Additionally, it will seem, at times, that racial justice and criminal justice are used interchangeably. I’ve come to understand the relationship between these terms to be the same as rectangles and squares: All squares are rectangles, but not all rectangles are squares.
Systemic racism exists within a plethora of systems. It saturates economics, education, and politics. The criminal legal system is just one system among several that requires an overhaul. But the racism embedded in our criminal justice system is foundational and, therefore, cannot be removed through a process of incremental reforms. In other words, the system cannot void itself of racism because the system is built upon the intentional subjugation of African Americans. The criminal legal system is the square.
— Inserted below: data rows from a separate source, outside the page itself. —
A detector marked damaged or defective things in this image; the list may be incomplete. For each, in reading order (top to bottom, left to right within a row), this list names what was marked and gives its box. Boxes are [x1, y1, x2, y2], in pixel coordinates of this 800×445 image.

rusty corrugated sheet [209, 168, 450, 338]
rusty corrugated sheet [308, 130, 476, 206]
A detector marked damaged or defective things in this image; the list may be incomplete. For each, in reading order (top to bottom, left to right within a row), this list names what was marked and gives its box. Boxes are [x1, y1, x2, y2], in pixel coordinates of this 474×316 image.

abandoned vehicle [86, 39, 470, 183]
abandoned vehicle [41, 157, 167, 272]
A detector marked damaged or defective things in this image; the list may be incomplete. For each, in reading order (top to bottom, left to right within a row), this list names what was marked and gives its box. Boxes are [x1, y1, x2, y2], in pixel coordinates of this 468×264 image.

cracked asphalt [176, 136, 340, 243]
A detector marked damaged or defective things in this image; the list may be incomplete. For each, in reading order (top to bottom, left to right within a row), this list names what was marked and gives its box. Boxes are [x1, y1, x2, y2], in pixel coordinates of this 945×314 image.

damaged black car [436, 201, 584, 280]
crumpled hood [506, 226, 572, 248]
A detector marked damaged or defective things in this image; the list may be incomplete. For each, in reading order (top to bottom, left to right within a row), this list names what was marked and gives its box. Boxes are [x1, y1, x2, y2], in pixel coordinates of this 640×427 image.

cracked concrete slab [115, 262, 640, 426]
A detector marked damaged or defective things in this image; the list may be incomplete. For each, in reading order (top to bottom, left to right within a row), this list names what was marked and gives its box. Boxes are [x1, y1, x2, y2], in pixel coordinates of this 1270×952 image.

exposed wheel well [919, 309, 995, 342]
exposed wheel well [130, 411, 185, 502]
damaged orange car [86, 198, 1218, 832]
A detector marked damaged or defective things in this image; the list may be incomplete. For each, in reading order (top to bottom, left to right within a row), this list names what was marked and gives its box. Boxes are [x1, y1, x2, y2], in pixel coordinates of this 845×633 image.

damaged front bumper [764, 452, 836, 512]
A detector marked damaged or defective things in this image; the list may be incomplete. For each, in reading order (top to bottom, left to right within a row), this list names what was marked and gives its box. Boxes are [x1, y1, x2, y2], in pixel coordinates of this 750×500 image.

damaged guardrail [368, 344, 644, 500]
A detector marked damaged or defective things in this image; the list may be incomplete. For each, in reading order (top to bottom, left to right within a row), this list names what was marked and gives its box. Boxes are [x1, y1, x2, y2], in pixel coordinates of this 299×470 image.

Criminalization, the act of making certain behaviors illegal and punishable by law, was used by post-Emancipation Southern states, still reeling from the economic damage of losing the Civil War, to ensure the continuation of cheap labor and a voting majority. Southern landowners lobbied to criminalize various aspects of Black life in a slew of new laws known as Black Codes. In doing so, whites could convict freedmen of things like felony vagrancy, rent them out to plantation owners in a new system called “convict leasing,” and disenfranchise them from the voter rolls because of their criminal history.4
The modern criminal justice system likewise provides a significant boost to states’ budgets through a sprawling network of factories and surveillance apparatuses, known collectively as the prison-industrial complex. The prison-industrial complex “employs” prisoners for pennies on the dollar to manufacture furniture, sew garments for retail stores, and cultivate agriculture. At the Angola State Prison in Louisiana, as Ken noted, prisoners work the same fields once harvested by slaves and indentured servants. Modern criminalization laws continue the legacy of voter disenfranchisement as well: 4.6 million Americans were barred from voting in 2022 due to a felony conviction.5
Similarly, jails and prisons are linked but not synonymous. Whereas prisons incarcerate individuals convicted of a crime, jails serve several functions within the criminal legal system. Jails primarily contain individuals awaiting trial—those who cannot afford bail, or who are remanded to the state for the risk they allegedly pose to the public—but may also be used for prisoners with short sentences or those who are due to appear in court.